The robotic servicer is designed to execute a series of scripted operations with humans in the loop throughout the process. The grappling sequence is fully autonomous because it moves too quickly for a human to control given the space-to-ground communications delay.
DARPA’s primary objective is establishing an on-orbit servicing industry that benefits both government and commercial clients. DARPA’s agreement with Space Logistics aims to transition the dexterous robotic capability from DARPA to industry, and includes servicing government satellites for a set price. Parrish notes that about a quarter of the satellite assets in GEO are government-owned.

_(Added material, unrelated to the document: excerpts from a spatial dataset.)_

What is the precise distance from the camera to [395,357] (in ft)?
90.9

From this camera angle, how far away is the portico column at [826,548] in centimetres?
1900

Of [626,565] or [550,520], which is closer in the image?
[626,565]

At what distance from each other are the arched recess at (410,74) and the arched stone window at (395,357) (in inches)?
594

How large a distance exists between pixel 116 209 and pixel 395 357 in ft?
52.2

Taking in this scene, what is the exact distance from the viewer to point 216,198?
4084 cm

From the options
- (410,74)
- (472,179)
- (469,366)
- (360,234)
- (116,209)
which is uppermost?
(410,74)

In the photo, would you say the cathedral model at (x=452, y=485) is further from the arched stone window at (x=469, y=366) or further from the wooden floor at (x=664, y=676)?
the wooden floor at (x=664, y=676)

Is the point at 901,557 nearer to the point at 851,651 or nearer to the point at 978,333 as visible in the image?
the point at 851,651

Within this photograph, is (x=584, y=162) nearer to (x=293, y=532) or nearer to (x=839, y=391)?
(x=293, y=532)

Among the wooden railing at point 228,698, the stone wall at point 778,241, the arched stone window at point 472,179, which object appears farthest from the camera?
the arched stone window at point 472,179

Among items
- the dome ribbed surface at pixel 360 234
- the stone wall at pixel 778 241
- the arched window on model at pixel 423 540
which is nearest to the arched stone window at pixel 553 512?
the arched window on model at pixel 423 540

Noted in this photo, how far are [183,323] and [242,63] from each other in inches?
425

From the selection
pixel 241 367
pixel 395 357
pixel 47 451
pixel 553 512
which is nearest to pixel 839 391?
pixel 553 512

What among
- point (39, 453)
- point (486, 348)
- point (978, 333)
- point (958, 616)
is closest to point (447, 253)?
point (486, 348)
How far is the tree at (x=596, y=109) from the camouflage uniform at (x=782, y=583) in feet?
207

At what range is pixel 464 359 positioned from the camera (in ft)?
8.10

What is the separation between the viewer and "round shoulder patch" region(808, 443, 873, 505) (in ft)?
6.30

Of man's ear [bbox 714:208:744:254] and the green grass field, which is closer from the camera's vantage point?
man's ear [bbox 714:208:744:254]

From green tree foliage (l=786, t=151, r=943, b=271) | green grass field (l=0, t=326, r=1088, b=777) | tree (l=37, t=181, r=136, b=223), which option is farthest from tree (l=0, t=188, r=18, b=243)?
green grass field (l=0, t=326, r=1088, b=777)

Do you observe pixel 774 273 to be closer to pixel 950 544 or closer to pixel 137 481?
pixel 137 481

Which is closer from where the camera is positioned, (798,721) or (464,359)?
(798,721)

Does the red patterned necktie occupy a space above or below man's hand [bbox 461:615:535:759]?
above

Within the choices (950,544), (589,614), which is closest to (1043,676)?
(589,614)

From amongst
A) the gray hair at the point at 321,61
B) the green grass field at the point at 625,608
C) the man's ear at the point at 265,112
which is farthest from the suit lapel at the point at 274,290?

The remainder are commercial satellites that could become a base for commercial in-space robotic servicing business.
“The premise of RSGS is that DARPA will help propel the technology from demonstration to operational capability,” Parrish said. “Over the past 25 years, the in-space robotics community has largely retired the technology risk. Some previous demonstrations brought along clients for mock in-space operations. RSGS is different because the intention is to remain in orbit over the long term and solve real problems on existing spacecraft.”